I can perfectly read an expression like this:

    (a add b) multiply (a add neg b)

Even I can easily rewrite (with just a few keystrokes, if I have the right editor), into this equivalent expression:

    (square a) minus (square b)

But, when I make the conversion in my head, I see the mathematical formula. I can easily parse the English version and I can easily write it, but in my head I work with the formula, not with the words.

APL languages have a considerable number of symbols to memorize (with the exception of k, which has very few primitives, J in particular has many of them), but the core is always the same and relatively small (see the APL Dictionary, by Iverson), and many symbols are related so they are easy to remember. Nevertheless, it takes a while.

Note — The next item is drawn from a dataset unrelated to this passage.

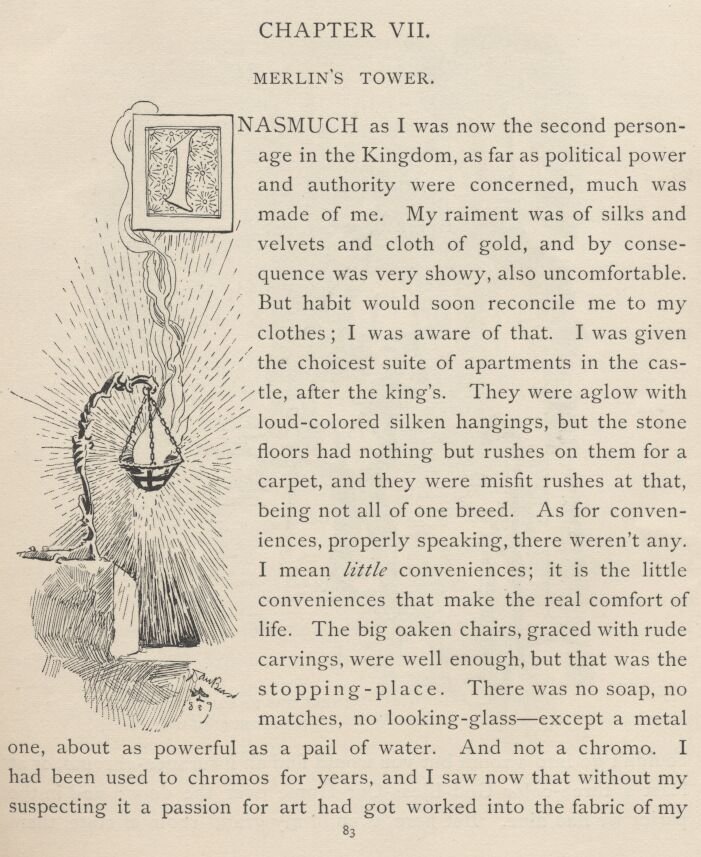 CHAPTER VII.

MERLIN'S TOWER.

INASMUCH as I was now the second personage in the Kingdom, as far as political power and authority were concerned, much was made of me. My raiment was of silks and velvets and cloth of gold, and by consequence was very showy, also uncomfortable. But habit would soon reconcile me to my clothes; I was aware of that. I was given the choicest suite of apartments in the castle, after the king's. They were aglow with loud-colored silken hangings, but the stone floors had nothing but rushes on them for a carpet, and they were misfit rushes at that, being not all of one breed. As for conveniences, properly speaking, there weren't any. I mean little conveniences; it is the little conveniences that make the real comfort of life. The big oaken chairs, graced with rude carvings, were well enough, but that was the stopping-place. There was no soap, no matches, no looking-glass—except a metal one, about as powerful as a pail of water. And not a chromo. I had been used to chromos for years, and I saw now that without my suspecting it a passion for art had got worked into the fabric of my

83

Once you learn the symbols, you need to learn common idioms and constructions, which takes even more (J, with a prevalent tacit style, makes this quite difficult) but once you start getting it and can manipulate the symbolic expressions in your head, the English version does not matter any more.

There are other reasons, like keeping a large amount of the program on screen (see the videos of arcfide), but mental expression manipulation is what convinced me.

[paliilap]

I take your point that these are two separate concerns, and we do certainly see a) without b) with Numpy, Julia, Matlab, R and the like. Using these languages is a very productive experience, and I agree that a) is definitely the main driver.

With J and APL, one pragmatic benefit I do see of the symbols over the words is the ability to see and use patterns if one is familiar with the language. This is harder to do with the words, which spread concepts thinner. I think Iverson expresses these ideas very nicely in Notation as a Tool of Thought.

The APL/J/K family strongly assume that readers of the language are familiar with their parsing and semantics, so idiomatic usage of each language makes no concessions for what is felt to be unnecessary. It's a different mindset for sure. When the users of the language share an understanding of what the symbols mean though, they no longer think it's obfuscated.

J takes such strong inspiration from English (to the point that it calls functions "verbs", operators "adverbs" and "conjunctions", and arrays "nouns"), that I once thought J would be better written entirely as English words instead. After having made such attempts, I actually found it harder to read and maintain the English versions. I couldn't attach strict behaviour and meaning to the words like I could with the special symbols. Perhaps I didn't entertain this idea long enough, but the words felt considerably less malleable.

[StreamBright]

I see your point, the ability of taking in symbols that are used in math as they are (quite often Greek alphabet letters) makes the syntax more familiar to people who are in this field.

That is interesting that you have this experience with maintaining the two versions. I guess I should try it out as well.